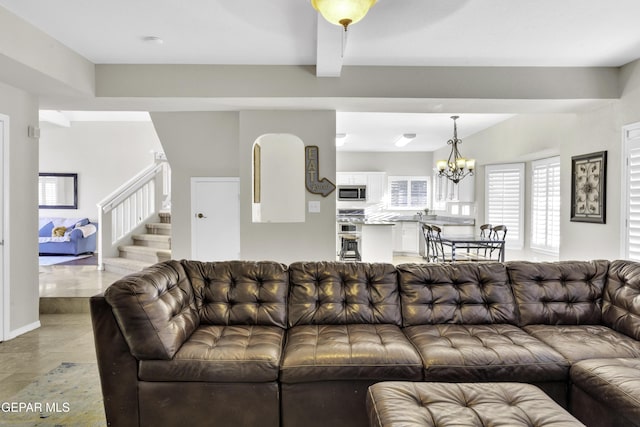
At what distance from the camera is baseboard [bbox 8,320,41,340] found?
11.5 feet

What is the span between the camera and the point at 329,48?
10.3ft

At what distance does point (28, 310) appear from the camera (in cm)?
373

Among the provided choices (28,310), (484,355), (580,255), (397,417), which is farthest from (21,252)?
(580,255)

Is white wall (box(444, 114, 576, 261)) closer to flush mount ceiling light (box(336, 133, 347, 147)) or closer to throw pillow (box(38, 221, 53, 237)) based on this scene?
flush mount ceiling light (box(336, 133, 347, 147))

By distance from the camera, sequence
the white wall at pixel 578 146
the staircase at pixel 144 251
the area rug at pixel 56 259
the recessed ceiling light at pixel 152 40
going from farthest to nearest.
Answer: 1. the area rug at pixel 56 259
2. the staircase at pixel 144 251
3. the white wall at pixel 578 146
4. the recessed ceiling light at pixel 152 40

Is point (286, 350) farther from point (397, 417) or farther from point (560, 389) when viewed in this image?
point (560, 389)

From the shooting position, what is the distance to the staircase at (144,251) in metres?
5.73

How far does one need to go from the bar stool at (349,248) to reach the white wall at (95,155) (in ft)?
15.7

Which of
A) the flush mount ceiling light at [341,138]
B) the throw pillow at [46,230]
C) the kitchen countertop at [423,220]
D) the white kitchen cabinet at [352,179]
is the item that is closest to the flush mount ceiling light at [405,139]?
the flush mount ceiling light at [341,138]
^^^^^^^^
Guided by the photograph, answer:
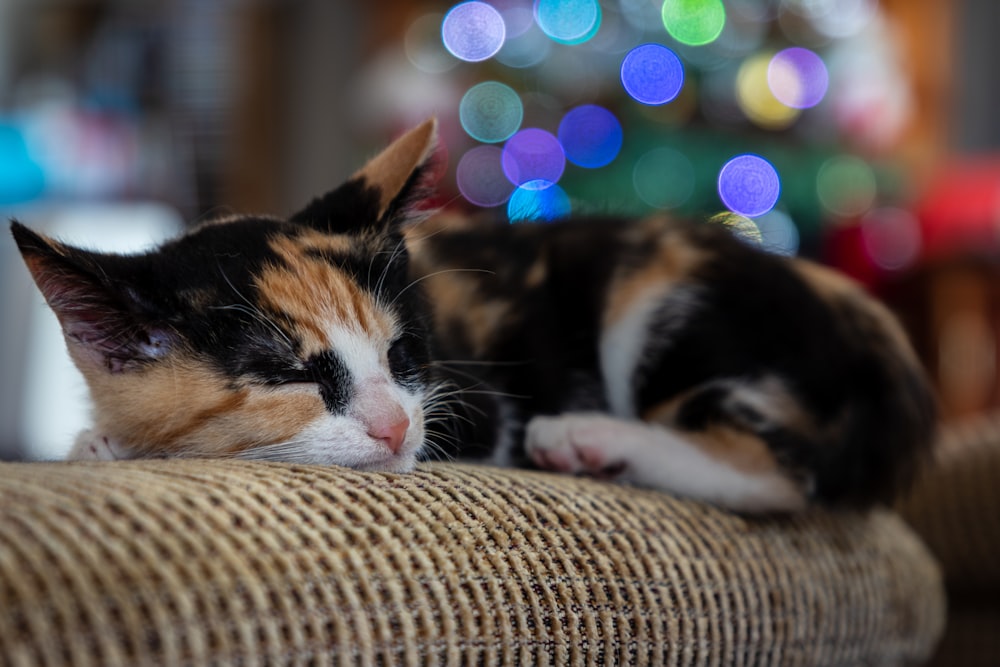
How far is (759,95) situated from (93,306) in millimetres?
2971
^^^^^^^^
Aim: Determine how many lines of the material contain the string "throw", treating uppercase and lowercase as distinct, and state only that number.

Solved exercise: 2